Sant’Antonio da Rimini, fra miracoli e… paganelli

A grande richiesta di Placida Signora, oggi racconto una storia che forse neppure tutti i riminesi conoscono.

Uno dei santi più amati e venerati nel mondo, si sa, è Antonio da Padova.
“Potremmo ragionevolmente chiamarlo anche sant’Antonio da Rimini”, disse qualche anno fa un ministro portoghese invitato in città per una mostra artistica organizzata dal Meeting di CL. 
Nato a Lisbona intorno al 1195, figlio di una nobile famiglia, il giovane e colto Fernando (così era stato battezzato) decise di seguire le orme di san Francesco a Coimbra, prendendo il nome di Antonio. Giunto in Italia in seguito a vicende drammatiche, nel 1221 incontrò il Poverello d’Assisi, che,  ammirato dalla sua profonda dottrina, lo invierà in Romagna, a Montepaolo, vicino a Forlì. Lì rimase qualche tempo alternando preghiere, lavoro e studio. Una predica improvvisata, in occasione di un’ordinazione sacerdotale (era venuto a mancare il predicatore ufficiale), impose all’attenzione di tutti la sua profonda cultura, la capacità oratoria e la ricchezza interiore.
All’indomani, lasciato l’eremo di Montepaolo, il frate era già missionario itinerante e predicatore. Come poteva non dirigersi verso Rimini, città già allora ribelle, che rifiutava di ascoltare la Parola di Dio (eh, si sa, come sono ‘sti romagnoli, anarchici e comunisti…)?
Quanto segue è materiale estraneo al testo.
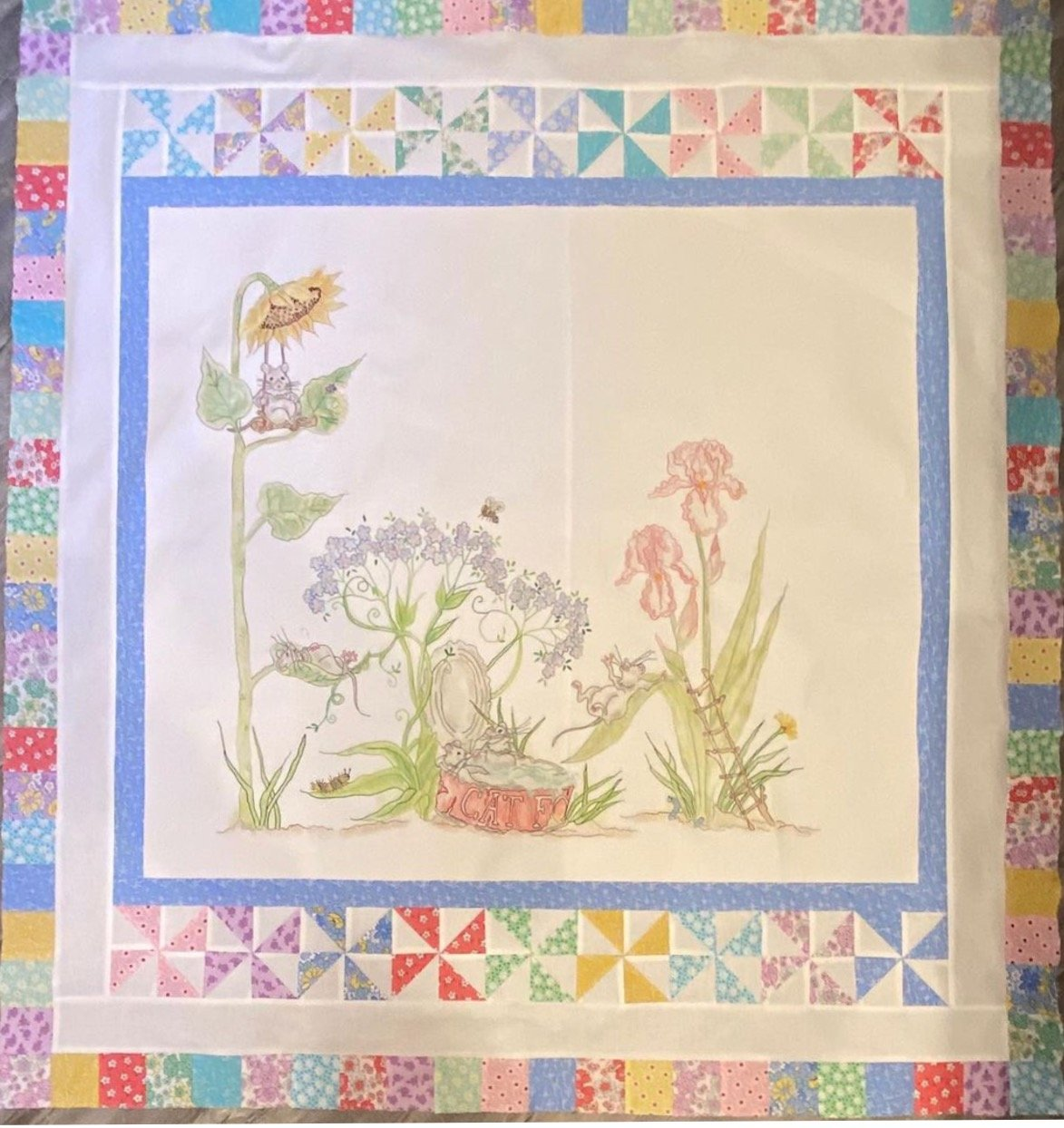 Mouse's Holiday Quilt Kit, top, back, binding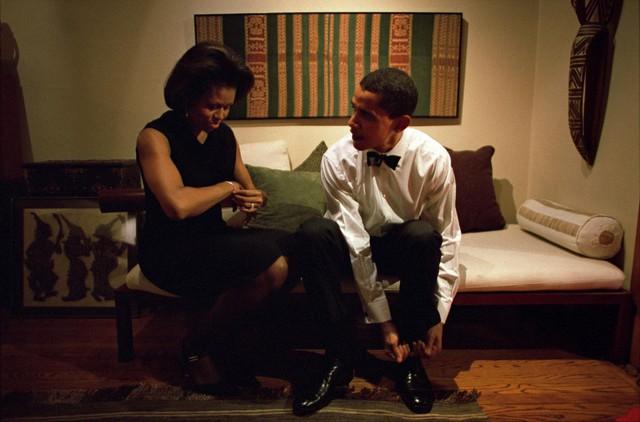 Michelle và Barack Obama sẵn sàng cho các bài phát biểu tại Câu lạc bộ Kinh tế Chicago tại nhà của họ ngày 8 tháng 12 năm 2004.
Nonostante la sua ars oratoria e la sua cultura (si racconta che non ci fosse nessuno più convincente di lui nel convertire gli eretici), i riminesi non ne vollero proprio sapere. Facevano orecchie da mercante (in effetti, lo sono sempre stati, mercanti, marinai, albergatori, cementificatori…).

Disperato, o forse in segno di sfida, Antonio si recò sulla riva del mare, nei pressi della foce del Marecchia. A quei tempi era più arretrata rispetto ad oggi: vicino all’attuale ponte della Resistenza, dove poi, nel Seicento, venne costruita una chiesetta dedicata al Santo, danneggiata da un cannoneggiamento austriaco nel 1915 e definitivamente distrutta dai bombardamenti aerei del 1944.
Qui avvenne il primo miracolo. Come si legge nella “Franceschina” di Ubaldo Valaperta (testo dialettale di fine Ottocento) “alcuni pesci aprivano la bocca soctometendo lo capo, dimostrando che intendevano, et facevano segni, de laudare et ringraziare Dio come meglio sapevano.”

Mi sorge un dubbio (da “eretica”, Dio mi perdoni!): non è che questo fu il primo episodio di eutrofizzazione marina, con pesci boccheggianti come si videro una ventina d’anni fa ai tempi delle mucillagini?
Secondo la leggenda, comunque, soltanto un pesce non salì ad ascoltare la predica: era il paganello (un pagano fra tanti muti credenti!).
Per l’altro miracolo riminese ci si deve spostare invece in pieno centro.

Nell’attuale piazza Tre Martiri, di fronte al Santuario dedicato a san Francesco di Paola (detto “dei Paolotti”) sorge il Tempietto di Bramante eretto nel XV secolo in onore di sant’Antonio.
Qui, si dice, avvenne il miracolo della mula (in effetti altre città si contendono sia questo, sia il miracolo dei pesci…).
Ritroviamo come protagonisti, di nuovo, gli eretici riminesi, che non credevano che Gesù fosse veramente presente nell’ostia consacrata. Antonio ne discuteva in piazza con un contadino, che non riusciva a credere ed era fermamente convinto delle sue opinioni. Il frate era altrettanto fermo nelle sue idee. I due discutevano animatamente da parecchio tempo quando il contadino gli lanciò una sfida: “Lascerò la mia mula senza cibo per tre giorni e poi ci incontreremo. Io le offrirò del fieno e tu le offrirai l’ostia. Se la mula sceglierà quest’ultima, io crederò a quello che dici”.
Dopo tre giorni, mentre Antonio diceva Messa, il contadino arrivò con la mula affamata. Il Santo prese l’ostia in mano e la alzò al cielo. La mula non guardò nemmeno il fieno ed invece si inginocchiò di fronte all’ostia.
Morale: noi riminesi siamo più zucconi dei somari e dei pesci… Non c’è riuscito neanche sant’Antonio, a cambiarci. Se n’è fuggito presto a Padova, lasciandoci a mollo nel nostro brodo. Come paganelli.